« Quand il a fallu réduire les salaires, je l'ai fait. Quand il a fallu fermer des entreprises et licencier, je l'ai fait. Je ne suis pas de ceux qui cherchent coûte que coûte à être populaire. S'il faut à nouveau prendre des mesures impopulaires, je le ferai. ». Se sont les paroles prononcés par Mr Ouyahia lors de son discours à l'Assemblée populaire nationale après avoir était désigné une deuxième fois comme chef du gouvernement.

Une autorité dans les propos et une détermination fulgurante de la part de Mr Ouyahia pour mener sa politique jusqu’au bout. Et pourtant, dans le cadre de cette deuxième expérience de ses fonctions comme chef du gouvernement ; les conditions n’étaient pas les mêmes comme celles présentaient lors de sa première. Il y avait une certaine aisance financière et une insécurité pas très alarmante. 

Est-ce donc une nature en lui d’appliquer la politique du bâton aux algériens ? Est-ce les algériens méritent ce rapport de force qu’entretient Mr Ouyahia à chaque fois qu’il se fait confier ce poste ?

Ou est ce donc, parce que l’oppression de l’opinion public est une deuxième nature chez lui, et de ce fait l’autorité algérienne lui accorde sa bénédiction pour l’appliquer ?

En reprenant ses fonctions une deuxième fois, il reste fidèle à lui-même et il tient ses promesses comme formulés à l’assemblé. Il commence par les consciences des peuples (les journaux), et plus précisément les journaux qui n’adhèrent pas  à sa politique (Ou plutôt à celle de Mr Bouteflika). Pour les faire taire, il leur a demandé via les imprimeurs de l’état de s’acquitter de la totalité de leurs créances (Le matin en a souffert et le quotidien a failli subir le même sors). Et pourtant d’autres journaux ont été épargnés, vu qu’ils n’étaient pas influents et ne représentent aucun danger et pour lui et pour sa politique. Bien que leurs dettes dépassent celles du journal le Matin.   

Quand, on fait taire les cris des peuples (Via sa presse), il devient facile de les étouffer ! Sans cris ni voix qui protestent, comment peut –on sentir ni compatir ni défendre un peuple ?  Comment peut-on savoir qu’il souffre tout bonnement ?
Vient alors ; le tour d’une autre catégorie d’intellectuels de l’Algérie pour subir la loi du bâton !!!

Le 20 octobre 2004, une grève des praticiens spécialistes qui exigeaient une augmentation de leurs salaires. Mr Ouyahia a jugé d’indécente la revendication des praticiens, et a répondu par des dispositions sévères pour mettre fin à leur grève. Des dispositions comme le non-paiement des journées de grève, le dépôt de plainte devant les tribunaux et le lancement de procédures de licenciement contre le personnel en grève illimitée. Toutes les intimidations possibles pour faire taire et faire fuir les intellectuels de l’Algérie. 

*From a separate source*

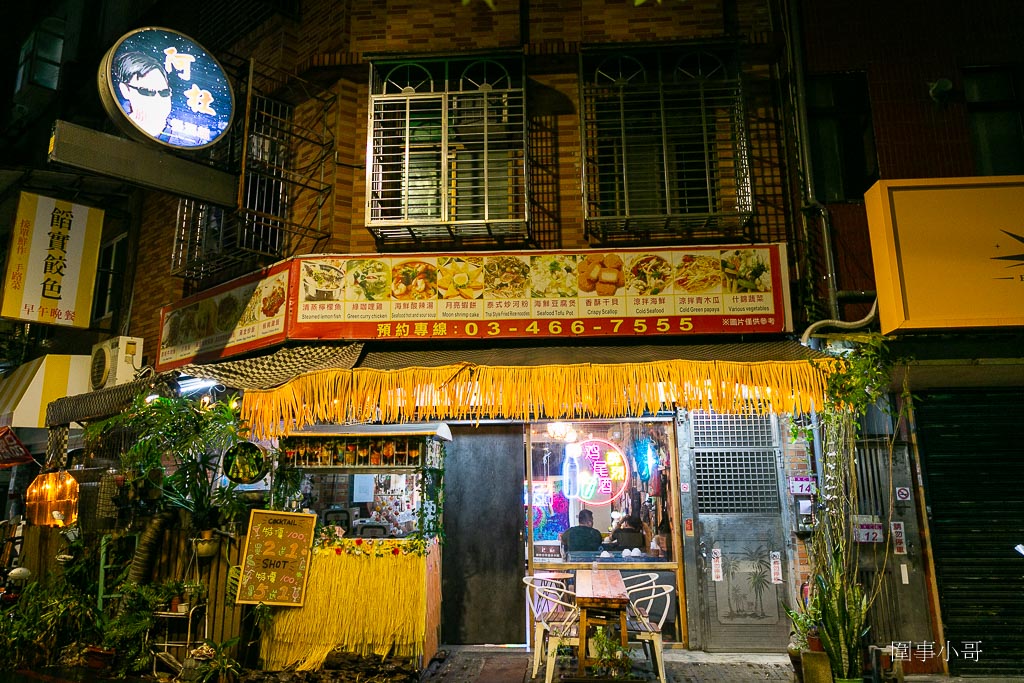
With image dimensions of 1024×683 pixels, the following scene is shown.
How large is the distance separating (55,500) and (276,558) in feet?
12.9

En 2005, tout le peuple algérien goûte et souffre au plus profond de lui de la politique de l’impopulaire. Mr Ouyahia a augmenté sans préavis, de 25 %  le prix des bouteilles de gaz butane. Dans une période d’hiver difficile  à supporter (Jusqu’à -11 c° à Sétif).
Des écoles ont été sans chauffage, les algériens ont gelé en cette période par manque de moyens d’en procurer des bouteilles de gaz pis encore, elles  étaient parfois introuvables.

Se sont des faits qui ont passé, ancrés dans les esprits des algériens si on essaie un jour de les déformer.  Des faits qui risqueront fort bien de se répéter puisqu’il est toujours là le Ouyahia fidèle à l’appel de la nation ! (comme, il le revendique).
Il est là encore et encore, conscient certes de son impopularité mais jouit de la confiance totale de l’autorité algérienne. Elle-même jouisse de la confiance du peuple algérien via les urnes.